## GOAL OF THE EXERCISE:
Return, character for character, the lines from the one bearing "class: Mammalia" through the end of the material. Omit everything before that line.

## RECORDS SUPPLIED:

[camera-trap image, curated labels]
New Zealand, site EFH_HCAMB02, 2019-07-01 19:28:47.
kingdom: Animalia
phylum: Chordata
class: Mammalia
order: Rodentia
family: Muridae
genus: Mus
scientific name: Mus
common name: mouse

## EXPECTED OUTPUT:
class: Mammalia
order: Rodentia
family: Muridae
genus: Mus
scientific name: Mus
common name: mouse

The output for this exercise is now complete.